__Cosa serve__: Prosegui il testo sulla Tokyo perduta e sul cambio di capitale voluto da Tokugawa Ieyasu, riprendendo subito dopo la sua ultima frase.

Alla ricerca della Tokyo perduta

Siamo nell’anno 1600.

Il Giappone, da circa 250 anni, vive un ininterrotto periodo di sanguinose guerre civili combattute dai vari Shogun (signori militari) sparsi su tutto il territorio dell’arcipelago.

Tali conflitti erano tutti accomunati da un unico denominatore: la volontà dei signori della guerra di porre il Sol Levante sotto il proprio controllo e portare, conseguentemente, quella stabilità politica ed economica da troppo tempo andata perduta.

Quest’epoca è stata ribattezzata, dagli storici giapponesi, come “Sengoku Jidai” (“Periodo degli Stati combattenti”).

Il caos generato da questi due secoli d’ininterrotta guerra iniziò ad avere fine con la comparsa, sulla scena politico-militare nipponica, di tre grandi condottieri che, come “dei ex machina” di ellenica memoria, riuscirono, in un arco temporale di circa 50 anni, a porre fine ai conflitti e a unificare il Paese.

I loro nomi erano Oda Nobunaga, Toyotomi Hideyoshi e Tokugawa Ieyasu.

Fu in particolare quest’ultimo che, portando a compimento l’opera iniziata dai suoi due predecessori, riuscì nell’impresa di riunificare il Giappone con la vittoria nella decisiva battaglia di Sekigahara, combattuta il 21 ottobre del 1600.

Ieyasu, che oltre a essere un validissimo comandante militare si rivelò anche un politico di razza, capì ben presto che, per conservare il potere conquistato al costo di tanti sacrifici e di tanti morti, era necessario imprimere alla storia del Giappone una svolta radicale, che facesse concretamente intendere ai sudditi del Paese-arcipelago che tanto i rapporti di forza tra i signori feudali, quanto il sistema di governo, erano mutati per sempre.

Per trasmettere in modo inequivocabile urbi et orbi questo messaggio, Tokugawa Ieyasu prese la più drastica e, verosimilmente, inattesa, delle decisioni: optò – e impose – per un cambio di capitale.

La sua intenzione era, infatti, quella di allontanarsi quanto più possibile da Kyoto (capitale storica del Giappone per circa 1000 anni), per sottrarsi all’influenza sia della Corte Imperiale (di fatto spogliata di qualunque potere politico ed esecutivo con l’ascesa dei signori della guerra circa tre secoli prima) che del clero buddhista, il quale proprio a Kyoto e dintorni aveva (e ha ancora) i suoi principali centri culturali e spirituali.

__Voci fornite__:

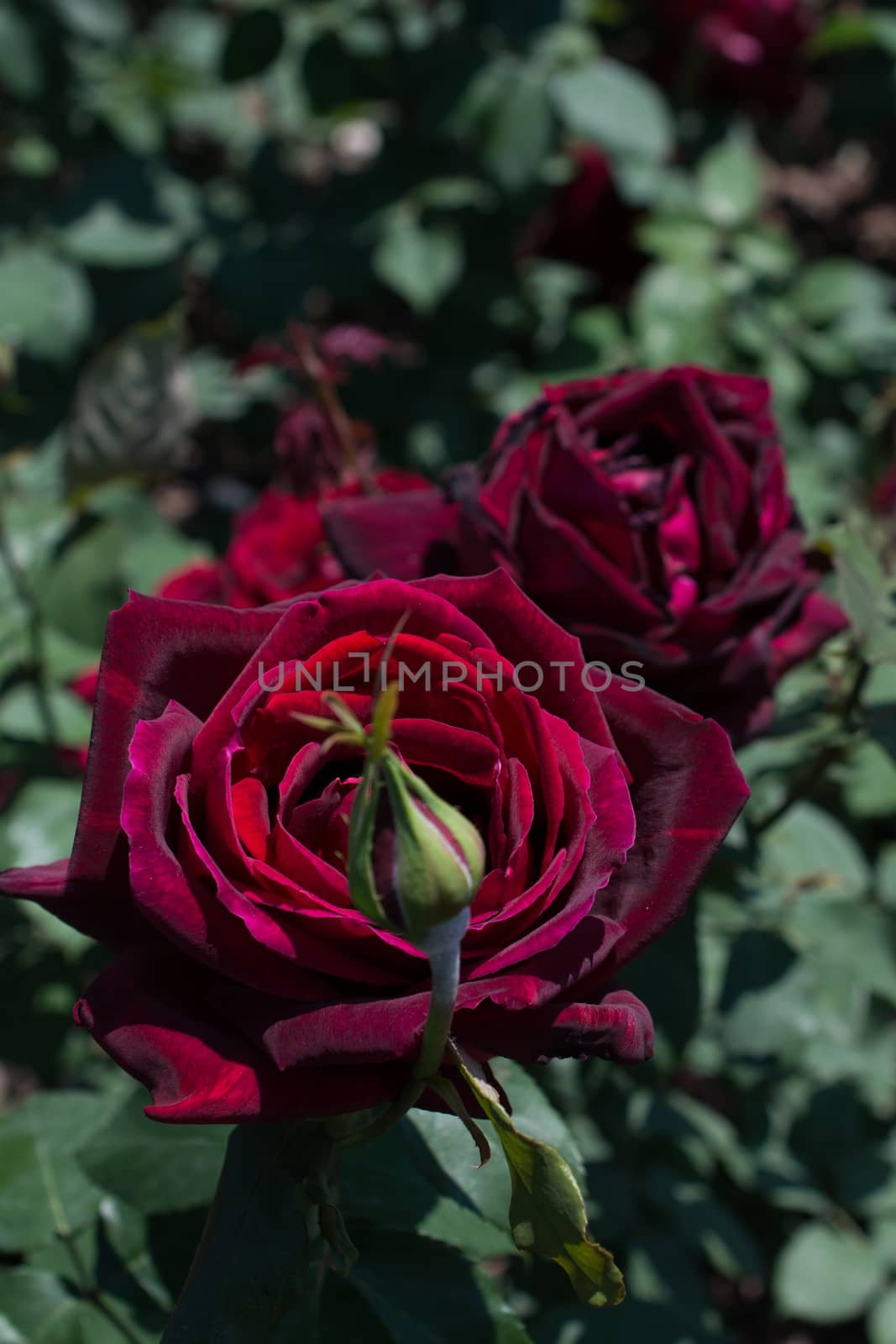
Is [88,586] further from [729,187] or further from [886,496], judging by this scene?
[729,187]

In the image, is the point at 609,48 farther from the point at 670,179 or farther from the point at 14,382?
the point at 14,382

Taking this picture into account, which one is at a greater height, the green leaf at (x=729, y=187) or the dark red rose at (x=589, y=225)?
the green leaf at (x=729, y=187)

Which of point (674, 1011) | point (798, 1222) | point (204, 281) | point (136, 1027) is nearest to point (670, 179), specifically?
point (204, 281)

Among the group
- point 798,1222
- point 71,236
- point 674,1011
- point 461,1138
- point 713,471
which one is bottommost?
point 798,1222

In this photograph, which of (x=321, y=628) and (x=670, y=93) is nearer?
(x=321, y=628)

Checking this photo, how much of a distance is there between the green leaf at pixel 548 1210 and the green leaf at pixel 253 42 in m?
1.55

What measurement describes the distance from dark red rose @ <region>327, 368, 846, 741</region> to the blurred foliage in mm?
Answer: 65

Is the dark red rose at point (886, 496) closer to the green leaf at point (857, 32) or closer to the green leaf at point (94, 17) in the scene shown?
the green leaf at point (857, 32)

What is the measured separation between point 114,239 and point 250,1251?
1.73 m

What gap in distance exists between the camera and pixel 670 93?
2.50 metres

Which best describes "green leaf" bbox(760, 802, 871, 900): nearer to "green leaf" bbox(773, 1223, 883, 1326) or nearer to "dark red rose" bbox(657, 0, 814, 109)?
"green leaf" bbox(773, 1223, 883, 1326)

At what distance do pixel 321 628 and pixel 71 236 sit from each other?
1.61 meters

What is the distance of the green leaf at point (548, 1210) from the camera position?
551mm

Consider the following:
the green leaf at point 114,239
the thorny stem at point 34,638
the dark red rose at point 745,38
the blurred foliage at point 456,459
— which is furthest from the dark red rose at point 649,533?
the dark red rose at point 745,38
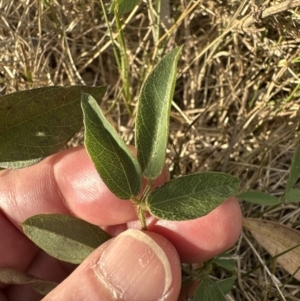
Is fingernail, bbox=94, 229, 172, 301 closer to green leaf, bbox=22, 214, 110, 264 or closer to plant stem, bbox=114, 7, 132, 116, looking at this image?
--
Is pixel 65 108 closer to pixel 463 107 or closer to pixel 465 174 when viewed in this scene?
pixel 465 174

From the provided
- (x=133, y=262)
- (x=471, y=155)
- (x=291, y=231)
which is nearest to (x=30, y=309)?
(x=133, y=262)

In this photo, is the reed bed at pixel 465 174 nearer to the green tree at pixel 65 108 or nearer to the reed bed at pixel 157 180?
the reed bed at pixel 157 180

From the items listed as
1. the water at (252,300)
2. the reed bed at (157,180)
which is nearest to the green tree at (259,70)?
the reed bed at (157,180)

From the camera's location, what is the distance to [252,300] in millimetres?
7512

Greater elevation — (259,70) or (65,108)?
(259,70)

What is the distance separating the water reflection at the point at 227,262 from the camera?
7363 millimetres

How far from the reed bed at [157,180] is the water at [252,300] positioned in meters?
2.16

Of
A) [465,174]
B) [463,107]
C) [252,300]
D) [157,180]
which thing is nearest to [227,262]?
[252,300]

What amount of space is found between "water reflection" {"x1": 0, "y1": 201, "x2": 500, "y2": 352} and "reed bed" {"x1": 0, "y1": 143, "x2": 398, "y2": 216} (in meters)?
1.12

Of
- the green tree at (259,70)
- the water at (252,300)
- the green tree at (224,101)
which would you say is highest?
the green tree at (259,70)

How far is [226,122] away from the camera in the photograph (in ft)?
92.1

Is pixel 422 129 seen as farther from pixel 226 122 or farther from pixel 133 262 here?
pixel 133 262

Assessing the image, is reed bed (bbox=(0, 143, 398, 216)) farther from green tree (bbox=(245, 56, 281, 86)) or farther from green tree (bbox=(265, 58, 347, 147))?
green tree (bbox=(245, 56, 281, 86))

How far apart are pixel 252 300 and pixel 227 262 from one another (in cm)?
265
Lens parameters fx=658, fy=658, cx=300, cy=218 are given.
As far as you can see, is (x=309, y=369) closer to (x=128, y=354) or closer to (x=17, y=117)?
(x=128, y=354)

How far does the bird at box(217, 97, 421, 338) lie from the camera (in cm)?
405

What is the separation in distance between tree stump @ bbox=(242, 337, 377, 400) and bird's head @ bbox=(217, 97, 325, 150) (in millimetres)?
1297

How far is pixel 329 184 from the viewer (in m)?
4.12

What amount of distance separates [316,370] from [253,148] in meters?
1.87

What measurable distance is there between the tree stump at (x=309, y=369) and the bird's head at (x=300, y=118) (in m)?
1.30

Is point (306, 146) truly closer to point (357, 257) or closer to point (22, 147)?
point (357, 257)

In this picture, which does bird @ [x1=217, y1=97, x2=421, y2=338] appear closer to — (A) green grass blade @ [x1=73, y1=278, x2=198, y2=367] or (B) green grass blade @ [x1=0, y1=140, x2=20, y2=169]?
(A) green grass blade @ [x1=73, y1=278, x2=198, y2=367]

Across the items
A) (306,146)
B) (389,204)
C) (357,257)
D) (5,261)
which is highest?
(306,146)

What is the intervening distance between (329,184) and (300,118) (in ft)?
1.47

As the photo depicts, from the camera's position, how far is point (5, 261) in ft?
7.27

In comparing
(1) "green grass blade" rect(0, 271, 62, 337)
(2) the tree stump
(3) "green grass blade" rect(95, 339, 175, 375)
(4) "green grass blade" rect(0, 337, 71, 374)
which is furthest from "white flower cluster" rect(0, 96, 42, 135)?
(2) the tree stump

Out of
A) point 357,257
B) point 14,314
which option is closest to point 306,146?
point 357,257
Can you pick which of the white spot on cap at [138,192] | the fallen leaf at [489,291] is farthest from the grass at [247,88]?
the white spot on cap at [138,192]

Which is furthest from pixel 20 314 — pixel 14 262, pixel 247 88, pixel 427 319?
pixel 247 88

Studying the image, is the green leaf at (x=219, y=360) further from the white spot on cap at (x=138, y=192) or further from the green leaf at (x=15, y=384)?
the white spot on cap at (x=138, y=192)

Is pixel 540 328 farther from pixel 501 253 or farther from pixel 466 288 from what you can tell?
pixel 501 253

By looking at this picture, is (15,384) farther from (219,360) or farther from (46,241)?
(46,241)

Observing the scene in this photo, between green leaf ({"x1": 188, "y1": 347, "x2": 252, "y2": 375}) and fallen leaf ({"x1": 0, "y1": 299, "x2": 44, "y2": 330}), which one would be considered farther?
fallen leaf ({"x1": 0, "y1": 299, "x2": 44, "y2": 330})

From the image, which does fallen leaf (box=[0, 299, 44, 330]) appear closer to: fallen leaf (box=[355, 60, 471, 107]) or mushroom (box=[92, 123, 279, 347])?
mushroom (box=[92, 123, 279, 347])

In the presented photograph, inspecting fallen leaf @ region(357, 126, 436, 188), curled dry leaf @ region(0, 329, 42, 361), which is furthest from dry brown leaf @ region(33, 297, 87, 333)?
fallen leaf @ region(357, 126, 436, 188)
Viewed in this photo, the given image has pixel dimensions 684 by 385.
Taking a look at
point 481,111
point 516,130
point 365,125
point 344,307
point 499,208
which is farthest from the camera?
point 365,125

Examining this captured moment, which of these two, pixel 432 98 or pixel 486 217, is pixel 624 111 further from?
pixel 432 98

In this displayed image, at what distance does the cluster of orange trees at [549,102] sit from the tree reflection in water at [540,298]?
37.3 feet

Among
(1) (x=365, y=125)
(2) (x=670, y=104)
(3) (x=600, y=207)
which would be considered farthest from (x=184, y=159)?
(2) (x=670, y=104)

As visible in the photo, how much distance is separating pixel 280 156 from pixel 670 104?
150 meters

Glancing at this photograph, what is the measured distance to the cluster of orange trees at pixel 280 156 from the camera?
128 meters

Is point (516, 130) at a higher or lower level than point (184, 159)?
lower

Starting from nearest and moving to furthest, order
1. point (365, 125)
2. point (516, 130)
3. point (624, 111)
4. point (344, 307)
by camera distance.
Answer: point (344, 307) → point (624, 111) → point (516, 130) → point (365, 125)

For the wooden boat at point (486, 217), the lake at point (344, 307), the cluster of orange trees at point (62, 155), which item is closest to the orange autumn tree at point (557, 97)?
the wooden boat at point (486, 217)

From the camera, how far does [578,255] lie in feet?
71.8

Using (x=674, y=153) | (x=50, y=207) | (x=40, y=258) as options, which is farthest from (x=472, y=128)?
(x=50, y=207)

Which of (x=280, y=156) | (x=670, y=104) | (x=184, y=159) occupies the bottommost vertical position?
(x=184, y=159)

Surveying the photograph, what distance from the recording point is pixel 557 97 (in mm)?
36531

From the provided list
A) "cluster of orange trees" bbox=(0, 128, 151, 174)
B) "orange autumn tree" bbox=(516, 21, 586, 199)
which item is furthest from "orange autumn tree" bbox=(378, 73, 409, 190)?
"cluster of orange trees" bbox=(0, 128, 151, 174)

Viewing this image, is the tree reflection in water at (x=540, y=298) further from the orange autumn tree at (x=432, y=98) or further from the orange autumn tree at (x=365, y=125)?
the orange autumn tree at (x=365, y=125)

__Soluzione dell'esercizio__:
Perciò, quando all’inizio del diciassettesimo secolo, sgominati i clan rivali e conquistato il potere su tutto il territorio nazionale, Ieyasu decise di spostare la capitale del Paese da Kyoto al piccolo villaggio di Edo, nessuno, nemmeno il più lungimirante degli osservatori dell’epoca, avrebbe potuto immaginare che quel piccolo borgo di provincia, in seguito ribattezzato Tokyo (“La Capitale d’Oriente), si sarebbe tramutato, nel corso dei secoli, in una delle più grandi città del mondo, centro di gravità della maggior parte delle mode e delle tendenze che attraversano l’arcipelago giapponese.

Tokugawa Ieyasu aveva scelto Edo quale proprio centro operativo fin dalla sua discesa nell’agone bellico-politico, anche se, a quel tempo, esso non era altro che un piccolo e anonimo villaggio di pescatori situato nella grande Piana del Kanto, nella parte centro-orientale dell’Isola di Honshu, affacciata sull’Oceano Pacifico.

Oggi Tokyo è una megalopoli di circa 18 milioni di abitanti, infarcita di tutti quei tipici elementi che la globalizzazione – sfortunatamente – ha portato nelle grandi città del mondo: cementificazione, grattacieli, catene di fast food tutte uguali, negozi di abbigliamento delle medesime marche a Tokyo come a New York, a Londra come a Milano, a Shanghai come a Parigi.

Se, però, le antiche xilografie dei grandi maestri d’arte del c.d. “mondo fluttuante” (“ukiyo –e”) quali Utamaro, Hokusai e Hiroshige ci hanno tramandato una rappresentazione veritiera della loro epoca, Tokyo, in passato, era immersa nel blu e nel verde.

Sponde dei fiumi rigogliose di canneti, collinette erbose e acquitrini ornati di salici piangenti caratterizzano la collezione di dipinti “Le cento vedute famose di Edo”, realizzata nel diciannovesimo secolo dal maestro Utagawa Hiroshige il quale, col suo geniale tratto artistico, ci ha tramandato in immagini lo splendore dell’antica Edo.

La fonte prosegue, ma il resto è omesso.